Internationaler Tag gegen Gewalt an Frauen „Sprachlosigkeit und Schweigen hilft nicht weiter“
Wuppertal · Der 25. November ist der Internationale Tag gegen Gewalt an Frauen. Dazu Stimmen aus Wuppertal.
Caroline Lünenschloss (CDU-Fraktionsvorsitzende): „Der Schutz vor Gewalt ist ein Menschenrecht. Darauf hat jede Frau einen Anspruch, unabhängig von Einkommen und Vermögen, Herkunftsort, Aufenthaltsstatus, gesundheitlichen Einschränkungen oder Behinderungen. Deshalb ist es wichtig, dass Gewalt – egal in welcher Hinsicht sie Mädchen und Frauen trifft –i mmer wieder gesellschaftlich thematisiert wird. Sprachlosigkeit und Schweigen hilft den Opfern nicht weiter. Daher möchte die CDU-Fraktion im Ausschuss für Soziales, Familie und Gesundheit am 29. November 2022 einen Sachstand zur Situation in Wuppertal auf Basis der aktuellen Zahlen erhalten. Auf jeden Fall sollte die Verwaltung berichten, wie die Stadt auf die Zunahme von Gewalt gegenüber diesen betroffenen Personenkreisen reagiert hat.“
Servet Köksal (Wuppertaler SPD-Vorsitzender), Dilek Engin (Wuppertaler SPD-Landtagsabgeordnete) und Zahra El Otmany (Vorsitzende der Wuppertaler Arbeitsgemeinschaft Sozialdemokratischer Frauen - ASF): „Frauen haben das Recht auf ein selbstbestimmtes Leben frei von Manipulation und frei von Gewalt.
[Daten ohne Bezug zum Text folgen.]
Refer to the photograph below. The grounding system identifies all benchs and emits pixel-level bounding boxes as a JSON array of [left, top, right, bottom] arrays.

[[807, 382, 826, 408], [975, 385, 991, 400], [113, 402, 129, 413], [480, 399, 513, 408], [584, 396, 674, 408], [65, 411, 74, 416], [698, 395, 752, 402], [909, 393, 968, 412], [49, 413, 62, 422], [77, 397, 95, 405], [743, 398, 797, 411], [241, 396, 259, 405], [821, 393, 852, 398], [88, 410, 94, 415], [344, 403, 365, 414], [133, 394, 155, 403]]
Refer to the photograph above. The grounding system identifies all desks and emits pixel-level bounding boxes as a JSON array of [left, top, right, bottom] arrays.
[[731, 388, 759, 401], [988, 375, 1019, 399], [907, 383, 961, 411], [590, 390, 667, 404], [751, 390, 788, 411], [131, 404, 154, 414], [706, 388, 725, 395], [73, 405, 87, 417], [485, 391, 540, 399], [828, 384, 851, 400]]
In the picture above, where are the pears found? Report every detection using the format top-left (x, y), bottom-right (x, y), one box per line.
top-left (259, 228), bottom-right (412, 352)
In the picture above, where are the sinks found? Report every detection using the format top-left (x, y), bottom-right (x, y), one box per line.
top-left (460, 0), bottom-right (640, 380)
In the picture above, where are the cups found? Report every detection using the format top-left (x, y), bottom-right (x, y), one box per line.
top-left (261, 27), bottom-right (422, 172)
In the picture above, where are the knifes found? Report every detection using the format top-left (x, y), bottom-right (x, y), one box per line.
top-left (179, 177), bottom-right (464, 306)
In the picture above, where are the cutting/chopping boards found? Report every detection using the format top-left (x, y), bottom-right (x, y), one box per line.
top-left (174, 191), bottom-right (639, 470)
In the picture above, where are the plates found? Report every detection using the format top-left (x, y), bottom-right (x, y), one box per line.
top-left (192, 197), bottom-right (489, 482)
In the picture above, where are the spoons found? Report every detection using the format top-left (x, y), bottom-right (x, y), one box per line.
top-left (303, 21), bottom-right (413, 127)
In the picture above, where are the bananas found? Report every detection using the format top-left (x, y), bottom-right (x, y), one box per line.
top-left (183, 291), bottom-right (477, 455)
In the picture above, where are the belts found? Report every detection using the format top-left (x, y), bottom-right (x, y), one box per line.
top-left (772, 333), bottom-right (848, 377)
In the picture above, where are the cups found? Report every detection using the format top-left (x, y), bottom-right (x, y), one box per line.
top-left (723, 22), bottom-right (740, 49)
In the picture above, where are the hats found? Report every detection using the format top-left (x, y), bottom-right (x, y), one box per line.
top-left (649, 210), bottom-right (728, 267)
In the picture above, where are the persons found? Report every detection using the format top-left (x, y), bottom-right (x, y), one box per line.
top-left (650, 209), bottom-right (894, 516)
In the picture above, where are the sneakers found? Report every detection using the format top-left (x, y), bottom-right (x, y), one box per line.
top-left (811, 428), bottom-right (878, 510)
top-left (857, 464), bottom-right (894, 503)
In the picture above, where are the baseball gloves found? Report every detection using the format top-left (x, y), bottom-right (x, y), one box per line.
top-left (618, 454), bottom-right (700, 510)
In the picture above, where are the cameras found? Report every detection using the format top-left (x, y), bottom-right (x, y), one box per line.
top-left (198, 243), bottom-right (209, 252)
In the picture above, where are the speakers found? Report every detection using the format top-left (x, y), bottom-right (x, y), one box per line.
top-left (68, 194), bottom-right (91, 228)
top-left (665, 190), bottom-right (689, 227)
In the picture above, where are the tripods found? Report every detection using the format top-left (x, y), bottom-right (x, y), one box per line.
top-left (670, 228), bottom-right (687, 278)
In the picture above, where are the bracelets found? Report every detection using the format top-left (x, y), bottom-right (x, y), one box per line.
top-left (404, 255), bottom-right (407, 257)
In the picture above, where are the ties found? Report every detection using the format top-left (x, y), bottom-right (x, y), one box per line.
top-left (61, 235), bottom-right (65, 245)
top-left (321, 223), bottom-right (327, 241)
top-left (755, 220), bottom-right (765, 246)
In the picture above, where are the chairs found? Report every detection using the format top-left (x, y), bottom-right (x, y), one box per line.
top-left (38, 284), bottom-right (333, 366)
Und doch sind sexistische und frauenfeindliche Kommentare im Netz an der Tagesordnung und häusliche Gewalt ist für zu viele Frauen eine erschütternde Realität. An jedem dritten Tag wird in Deutschland eine Frau von ihrem Partner oder Ex-Partner getötet. Jede fünfte bis sechste Frau wird von einem Mann vergewaltigt oder es wird versucht. Und alle 45 Minuten wird – statistisch gesehen – eine Frau Opfer von vollendeter oder versuchter gefährlicher Körperverletzung durch Partnerschaftsgewalt. Die Dunkelziffer bedrohter, vermisster und schwer verletzter Frauen kennt niemand genau.
Gewalt gegen Frauen findet oft hinter verschlossenen Türen im eigenen Zuhause statt. Sie betrifft alle gesellschaftlichen Gruppen und Herkünfte. Darüber hinaus findet sie aber auch im öffentlichen Raum, im Bus oder am Arbeitsplatz statt. Deshalb ist es wichtig, nicht die Augen zu verschließen und das Thema in der Öffentlichkeit zu enttabuisieren.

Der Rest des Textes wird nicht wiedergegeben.